■ **Dataset rows**:
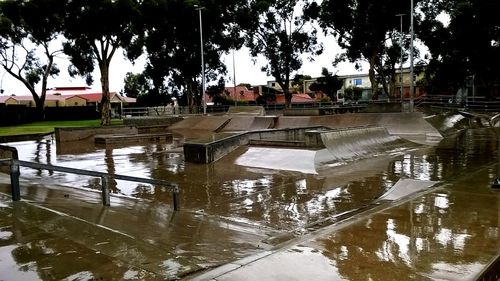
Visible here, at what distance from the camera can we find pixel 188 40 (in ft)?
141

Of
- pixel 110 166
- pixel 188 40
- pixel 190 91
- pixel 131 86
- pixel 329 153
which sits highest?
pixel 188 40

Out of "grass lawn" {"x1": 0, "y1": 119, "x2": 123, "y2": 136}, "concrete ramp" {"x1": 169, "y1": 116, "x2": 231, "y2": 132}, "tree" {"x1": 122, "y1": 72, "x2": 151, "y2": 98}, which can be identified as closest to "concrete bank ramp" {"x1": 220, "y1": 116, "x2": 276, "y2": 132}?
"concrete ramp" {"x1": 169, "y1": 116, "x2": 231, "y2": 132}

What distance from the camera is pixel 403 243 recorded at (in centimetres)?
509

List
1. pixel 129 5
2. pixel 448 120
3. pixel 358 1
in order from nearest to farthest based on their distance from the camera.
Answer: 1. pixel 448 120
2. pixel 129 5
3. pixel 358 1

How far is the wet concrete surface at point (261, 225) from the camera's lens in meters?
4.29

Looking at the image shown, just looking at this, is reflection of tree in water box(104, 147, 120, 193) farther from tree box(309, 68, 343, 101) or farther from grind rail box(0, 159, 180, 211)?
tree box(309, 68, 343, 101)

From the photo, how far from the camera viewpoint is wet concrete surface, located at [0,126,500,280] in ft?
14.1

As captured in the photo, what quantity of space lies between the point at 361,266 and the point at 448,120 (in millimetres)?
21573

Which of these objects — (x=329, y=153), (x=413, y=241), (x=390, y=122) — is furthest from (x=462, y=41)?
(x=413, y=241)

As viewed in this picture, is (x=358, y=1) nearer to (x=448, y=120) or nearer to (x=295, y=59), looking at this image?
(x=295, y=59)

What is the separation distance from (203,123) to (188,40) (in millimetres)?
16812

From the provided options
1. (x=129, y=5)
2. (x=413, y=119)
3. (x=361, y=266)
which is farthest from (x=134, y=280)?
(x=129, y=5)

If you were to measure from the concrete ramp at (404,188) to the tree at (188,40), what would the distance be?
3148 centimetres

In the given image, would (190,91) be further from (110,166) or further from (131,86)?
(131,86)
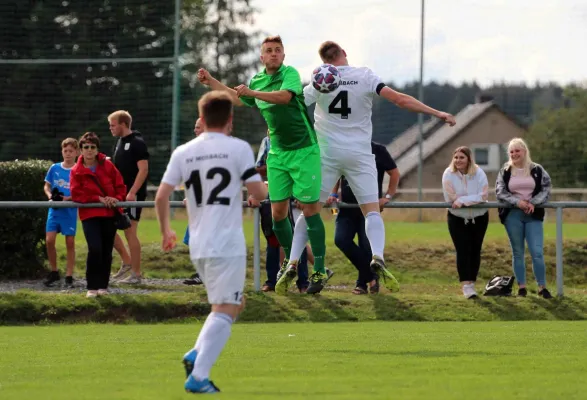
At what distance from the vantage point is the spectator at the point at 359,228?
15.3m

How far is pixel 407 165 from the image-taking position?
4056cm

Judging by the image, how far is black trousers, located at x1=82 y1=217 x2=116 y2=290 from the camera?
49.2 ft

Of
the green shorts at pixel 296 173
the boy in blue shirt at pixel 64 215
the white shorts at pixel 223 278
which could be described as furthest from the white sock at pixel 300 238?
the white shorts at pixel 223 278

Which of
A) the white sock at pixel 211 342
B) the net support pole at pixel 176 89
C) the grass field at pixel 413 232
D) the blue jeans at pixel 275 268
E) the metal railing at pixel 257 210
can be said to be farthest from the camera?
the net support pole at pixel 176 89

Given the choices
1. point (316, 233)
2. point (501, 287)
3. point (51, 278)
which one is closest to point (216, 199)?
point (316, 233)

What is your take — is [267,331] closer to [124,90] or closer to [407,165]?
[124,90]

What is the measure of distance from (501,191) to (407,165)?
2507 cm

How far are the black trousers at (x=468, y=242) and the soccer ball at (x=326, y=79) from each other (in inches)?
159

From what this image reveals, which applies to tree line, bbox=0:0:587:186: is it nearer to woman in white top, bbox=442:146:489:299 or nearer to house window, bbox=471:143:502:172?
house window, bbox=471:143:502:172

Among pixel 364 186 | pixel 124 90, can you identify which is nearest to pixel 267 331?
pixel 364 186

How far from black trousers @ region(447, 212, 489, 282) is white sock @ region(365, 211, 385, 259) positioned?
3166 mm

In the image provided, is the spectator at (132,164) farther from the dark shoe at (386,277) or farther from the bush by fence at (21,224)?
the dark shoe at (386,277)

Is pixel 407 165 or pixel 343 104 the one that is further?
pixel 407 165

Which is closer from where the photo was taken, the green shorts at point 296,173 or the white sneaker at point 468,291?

■ **To be done**: Reproduce the listing above verbatim, omitting the pictures.

■ **Worked solution**:
Visible here, at what distance from the camera can we find pixel 188 40 (in ft)?
141

Of
- pixel 110 166
- pixel 188 40
- pixel 190 91
- pixel 131 86
- pixel 329 153
which sits highest?
pixel 188 40

Out of "grass lawn" {"x1": 0, "y1": 119, "x2": 123, "y2": 136}, "concrete ramp" {"x1": 169, "y1": 116, "x2": 231, "y2": 132}, "tree" {"x1": 122, "y1": 72, "x2": 151, "y2": 98}, which can be identified as closest to "concrete bank ramp" {"x1": 220, "y1": 116, "x2": 276, "y2": 132}?
"concrete ramp" {"x1": 169, "y1": 116, "x2": 231, "y2": 132}

What distance from the camera is pixel 403 243 recorded at (in centimetres)?
509

List
1. pixel 129 5
2. pixel 448 120
3. pixel 358 1
in order from nearest to farthest based on their distance from the camera.
Answer: 1. pixel 448 120
2. pixel 129 5
3. pixel 358 1

How far is the wet concrete surface at point (261, 225) from the camera's lens in meters?
4.29

Looking at the image shown, just looking at this, is reflection of tree in water box(104, 147, 120, 193) farther from tree box(309, 68, 343, 101) or farther from grind rail box(0, 159, 180, 211)?
tree box(309, 68, 343, 101)

From the photo, how far from the camera viewpoint is wet concrete surface, located at [0,126,500,280] in ft?
14.1

As captured in the photo, what quantity of space lies between the point at 361,266 and the point at 448,120 (in millimetres)?
21573

Which of these objects — (x=329, y=153), (x=413, y=241), (x=390, y=122) — is furthest from (x=462, y=41)?
(x=413, y=241)

As viewed in this picture, is (x=358, y=1) nearer to (x=448, y=120) or nearer to (x=295, y=59), looking at this image?
(x=295, y=59)

What is the separation distance from (203,123) to (188,40) (in millimetres)?
16812

From the provided options
1. (x=129, y=5)
2. (x=413, y=119)
3. (x=361, y=266)
which is farthest from (x=134, y=280)?
(x=129, y=5)

If you were to measure from the concrete ramp at (404,188) to the tree at (188,40), what would the distance be?
3148 centimetres

In the given image, would (190,91) be further from (110,166) or further from (131,86)?
(131,86)
At what distance from the vantage point is the spectator at the point at 359,228?
15.3m

How far is pixel 407 165 from the image-taking position?
4056cm

Judging by the image, how far is black trousers, located at x1=82 y1=217 x2=116 y2=290 from the camera?
49.2 ft

Of
the green shorts at pixel 296 173
the boy in blue shirt at pixel 64 215
the white shorts at pixel 223 278
which could be described as furthest from the white sock at pixel 300 238?
the white shorts at pixel 223 278

Which of
A) the white sock at pixel 211 342
B) the net support pole at pixel 176 89
C) the grass field at pixel 413 232
D) the blue jeans at pixel 275 268
E) the metal railing at pixel 257 210
can be said to be farthest from the camera?
the net support pole at pixel 176 89

Given the choices
1. point (316, 233)
2. point (501, 287)
3. point (51, 278)
which one is closest to point (216, 199)?
point (316, 233)

What is your take — is [267,331] closer to [124,90] or closer to [407,165]?
[124,90]

What is the measure of distance from (501,191) to (407,165)?
2507 cm

How far are the black trousers at (x=468, y=242) and the soccer ball at (x=326, y=79) from each other (in inches)?
159

From what this image reveals, which applies to tree line, bbox=0:0:587:186: is it nearer to woman in white top, bbox=442:146:489:299 or nearer to house window, bbox=471:143:502:172?
house window, bbox=471:143:502:172

Among pixel 364 186 | pixel 124 90, can you identify which is nearest to pixel 267 331?
pixel 364 186

How far from black trousers @ region(447, 212, 489, 282) is white sock @ region(365, 211, 385, 259) positioned?
3166 mm

In the image provided, is the spectator at (132,164) farther from the dark shoe at (386,277) or farther from the bush by fence at (21,224)?
the dark shoe at (386,277)

Is pixel 407 165 or pixel 343 104 the one that is further?
pixel 407 165

Which is closer from where the photo was taken, the green shorts at point 296,173 or the white sneaker at point 468,291?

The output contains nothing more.